When zooming in on a particular photo, there were remarks and cartoons on the walls and fridges indicating fat-shaming through cartoons. Statements like “Put it down, carb face” were exclaimed in the cartoons next to a drawing of an overweight woman wearing a bikini.
According to the Huffington Post, Lilly Pulitzer’s Vice President of Creative Communication, Jane Schoenborn, released a statement saying, “These illustrations were the work of one individual and were posted in her personal work area. While we are an employer that does encourage people to decorate their own space, we are a female-dominated company and these images do not reflect our values. We apologize for any harm this may have caused.”
With society now-a-days the pressure women feel has risen along with eating disorders. “It is sad. Even if it was just the work of one individual, it still indicates a sense of self-loathing and a fear of obesity that society portrays as disgusting,” said Stephanie Koeller, a junior psychology major and spin instructor. “Don’t get me wrong, I encourage all people to be healthy, but the only way to be healthy is if you accept who you are and love who you are.”

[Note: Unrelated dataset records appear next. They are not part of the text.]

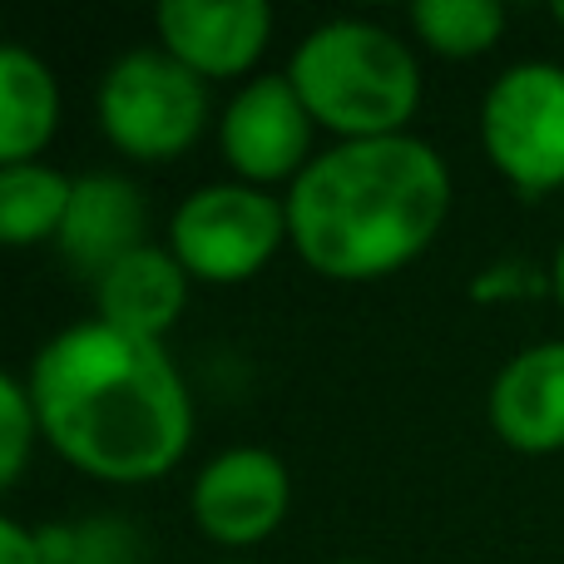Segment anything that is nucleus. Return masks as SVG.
I'll use <instances>...</instances> for the list:
<instances>
[{
    "instance_id": "obj_1",
    "label": "nucleus",
    "mask_w": 564,
    "mask_h": 564,
    "mask_svg": "<svg viewBox=\"0 0 564 564\" xmlns=\"http://www.w3.org/2000/svg\"><path fill=\"white\" fill-rule=\"evenodd\" d=\"M40 441L99 486H154L194 441V397L164 341L69 322L30 357Z\"/></svg>"
},
{
    "instance_id": "obj_2",
    "label": "nucleus",
    "mask_w": 564,
    "mask_h": 564,
    "mask_svg": "<svg viewBox=\"0 0 564 564\" xmlns=\"http://www.w3.org/2000/svg\"><path fill=\"white\" fill-rule=\"evenodd\" d=\"M451 169L421 134L332 144L288 184V248L327 282L411 268L451 218Z\"/></svg>"
},
{
    "instance_id": "obj_3",
    "label": "nucleus",
    "mask_w": 564,
    "mask_h": 564,
    "mask_svg": "<svg viewBox=\"0 0 564 564\" xmlns=\"http://www.w3.org/2000/svg\"><path fill=\"white\" fill-rule=\"evenodd\" d=\"M282 75L307 105L312 124L327 129L337 144L411 134V119L426 95L411 40L367 15H337L312 25L292 45Z\"/></svg>"
},
{
    "instance_id": "obj_4",
    "label": "nucleus",
    "mask_w": 564,
    "mask_h": 564,
    "mask_svg": "<svg viewBox=\"0 0 564 564\" xmlns=\"http://www.w3.org/2000/svg\"><path fill=\"white\" fill-rule=\"evenodd\" d=\"M214 119L208 85L164 45H134L105 65L95 85V124L134 164H174Z\"/></svg>"
},
{
    "instance_id": "obj_5",
    "label": "nucleus",
    "mask_w": 564,
    "mask_h": 564,
    "mask_svg": "<svg viewBox=\"0 0 564 564\" xmlns=\"http://www.w3.org/2000/svg\"><path fill=\"white\" fill-rule=\"evenodd\" d=\"M164 248L188 278L208 288L253 282L288 248V204L273 188H253L238 178L198 184L169 214Z\"/></svg>"
},
{
    "instance_id": "obj_6",
    "label": "nucleus",
    "mask_w": 564,
    "mask_h": 564,
    "mask_svg": "<svg viewBox=\"0 0 564 564\" xmlns=\"http://www.w3.org/2000/svg\"><path fill=\"white\" fill-rule=\"evenodd\" d=\"M480 149L520 198L564 188V65L516 59L480 95Z\"/></svg>"
},
{
    "instance_id": "obj_7",
    "label": "nucleus",
    "mask_w": 564,
    "mask_h": 564,
    "mask_svg": "<svg viewBox=\"0 0 564 564\" xmlns=\"http://www.w3.org/2000/svg\"><path fill=\"white\" fill-rule=\"evenodd\" d=\"M312 139H317V124L282 69L243 79L218 109V154L238 184H292L317 159Z\"/></svg>"
},
{
    "instance_id": "obj_8",
    "label": "nucleus",
    "mask_w": 564,
    "mask_h": 564,
    "mask_svg": "<svg viewBox=\"0 0 564 564\" xmlns=\"http://www.w3.org/2000/svg\"><path fill=\"white\" fill-rule=\"evenodd\" d=\"M292 510V470L268 446H228L188 486V516L214 545L253 550L273 540Z\"/></svg>"
},
{
    "instance_id": "obj_9",
    "label": "nucleus",
    "mask_w": 564,
    "mask_h": 564,
    "mask_svg": "<svg viewBox=\"0 0 564 564\" xmlns=\"http://www.w3.org/2000/svg\"><path fill=\"white\" fill-rule=\"evenodd\" d=\"M273 6L268 0H164L154 10V35L178 65H188L204 85L263 75V55L273 45Z\"/></svg>"
},
{
    "instance_id": "obj_10",
    "label": "nucleus",
    "mask_w": 564,
    "mask_h": 564,
    "mask_svg": "<svg viewBox=\"0 0 564 564\" xmlns=\"http://www.w3.org/2000/svg\"><path fill=\"white\" fill-rule=\"evenodd\" d=\"M486 421L500 446L520 456L564 451V337L520 347L486 391Z\"/></svg>"
},
{
    "instance_id": "obj_11",
    "label": "nucleus",
    "mask_w": 564,
    "mask_h": 564,
    "mask_svg": "<svg viewBox=\"0 0 564 564\" xmlns=\"http://www.w3.org/2000/svg\"><path fill=\"white\" fill-rule=\"evenodd\" d=\"M149 243V204L144 188L129 174L115 169H95L79 174L69 188V208H65V228H59L55 248L65 263H75L79 273L95 282L109 263H119L124 253Z\"/></svg>"
},
{
    "instance_id": "obj_12",
    "label": "nucleus",
    "mask_w": 564,
    "mask_h": 564,
    "mask_svg": "<svg viewBox=\"0 0 564 564\" xmlns=\"http://www.w3.org/2000/svg\"><path fill=\"white\" fill-rule=\"evenodd\" d=\"M188 288H194V278L178 268V258L164 243H144L89 282V297H95V317L105 327L164 341L184 317Z\"/></svg>"
},
{
    "instance_id": "obj_13",
    "label": "nucleus",
    "mask_w": 564,
    "mask_h": 564,
    "mask_svg": "<svg viewBox=\"0 0 564 564\" xmlns=\"http://www.w3.org/2000/svg\"><path fill=\"white\" fill-rule=\"evenodd\" d=\"M59 79L30 45L0 40V169L35 164L59 129Z\"/></svg>"
},
{
    "instance_id": "obj_14",
    "label": "nucleus",
    "mask_w": 564,
    "mask_h": 564,
    "mask_svg": "<svg viewBox=\"0 0 564 564\" xmlns=\"http://www.w3.org/2000/svg\"><path fill=\"white\" fill-rule=\"evenodd\" d=\"M69 188H75V178L45 159L0 169V248L20 253V248L55 243L65 228Z\"/></svg>"
},
{
    "instance_id": "obj_15",
    "label": "nucleus",
    "mask_w": 564,
    "mask_h": 564,
    "mask_svg": "<svg viewBox=\"0 0 564 564\" xmlns=\"http://www.w3.org/2000/svg\"><path fill=\"white\" fill-rule=\"evenodd\" d=\"M411 40L441 59H480L506 40L500 0H416L406 10Z\"/></svg>"
},
{
    "instance_id": "obj_16",
    "label": "nucleus",
    "mask_w": 564,
    "mask_h": 564,
    "mask_svg": "<svg viewBox=\"0 0 564 564\" xmlns=\"http://www.w3.org/2000/svg\"><path fill=\"white\" fill-rule=\"evenodd\" d=\"M45 564H144L149 545L124 516H79L35 525Z\"/></svg>"
},
{
    "instance_id": "obj_17",
    "label": "nucleus",
    "mask_w": 564,
    "mask_h": 564,
    "mask_svg": "<svg viewBox=\"0 0 564 564\" xmlns=\"http://www.w3.org/2000/svg\"><path fill=\"white\" fill-rule=\"evenodd\" d=\"M40 446V421L30 387L0 367V496L30 470V456Z\"/></svg>"
},
{
    "instance_id": "obj_18",
    "label": "nucleus",
    "mask_w": 564,
    "mask_h": 564,
    "mask_svg": "<svg viewBox=\"0 0 564 564\" xmlns=\"http://www.w3.org/2000/svg\"><path fill=\"white\" fill-rule=\"evenodd\" d=\"M0 564H45L40 560V545H35V530L20 525L6 510H0Z\"/></svg>"
},
{
    "instance_id": "obj_19",
    "label": "nucleus",
    "mask_w": 564,
    "mask_h": 564,
    "mask_svg": "<svg viewBox=\"0 0 564 564\" xmlns=\"http://www.w3.org/2000/svg\"><path fill=\"white\" fill-rule=\"evenodd\" d=\"M550 297H555L560 302V312H564V243L555 248V258H550Z\"/></svg>"
},
{
    "instance_id": "obj_20",
    "label": "nucleus",
    "mask_w": 564,
    "mask_h": 564,
    "mask_svg": "<svg viewBox=\"0 0 564 564\" xmlns=\"http://www.w3.org/2000/svg\"><path fill=\"white\" fill-rule=\"evenodd\" d=\"M550 20H555V25L564 30V0H555V6H550Z\"/></svg>"
},
{
    "instance_id": "obj_21",
    "label": "nucleus",
    "mask_w": 564,
    "mask_h": 564,
    "mask_svg": "<svg viewBox=\"0 0 564 564\" xmlns=\"http://www.w3.org/2000/svg\"><path fill=\"white\" fill-rule=\"evenodd\" d=\"M327 564H377V560H357V555H341V560H327Z\"/></svg>"
},
{
    "instance_id": "obj_22",
    "label": "nucleus",
    "mask_w": 564,
    "mask_h": 564,
    "mask_svg": "<svg viewBox=\"0 0 564 564\" xmlns=\"http://www.w3.org/2000/svg\"><path fill=\"white\" fill-rule=\"evenodd\" d=\"M218 564H253V560H218Z\"/></svg>"
}]
</instances>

Similarly, Kayla D’Amour, a senior broadcasting major, said when reading the articles all over social media that it was “insane.”
“I fully believe that women in general need to work together to build each other up, not tear each other down,” she said. “The most effective way to change is through positive thoughts and vibes so for this woman to post these in her personal work space is a reflection of her character. If women are posting things like this in their own spaces, how are we ever going to make strides in society?”
Shannon Batt, a junior biology major added, “Certain measurements and sizes are expected and if you do not fit into that mold, you are expected to take extremes to fit into it. I think the most important thing about body image is to have confidence and remember to do what makes you happy.”
In order to move away from these expectations, according to People.com, brands like Aerie have recently taken a stance against this and other eating disorder issues by becoming a sponsor of the National Eating Disorders Association (NEDA).
The company has made a commitment to raising funds, creating awareness and body positivity in its marketing and advertising about the seriousness of eating disorders by not retouching models in any way. The organization also holds over 65 walks a year that Aerie has gotten involved with as well.
Now with the cartoons becoming public, the brand has been criticized for failing to include extended and plus sizes in store. According to the official Lilly Pulitzer site, plus size options are available online only. Although women have strong opinions on this case and society’s image of the “ideal woman,” people can turn to motivating campaigns on social media like #healthyisthenewskinny and #healthyishot for motivation and inspiration about their bodies no matter what shape or size they are.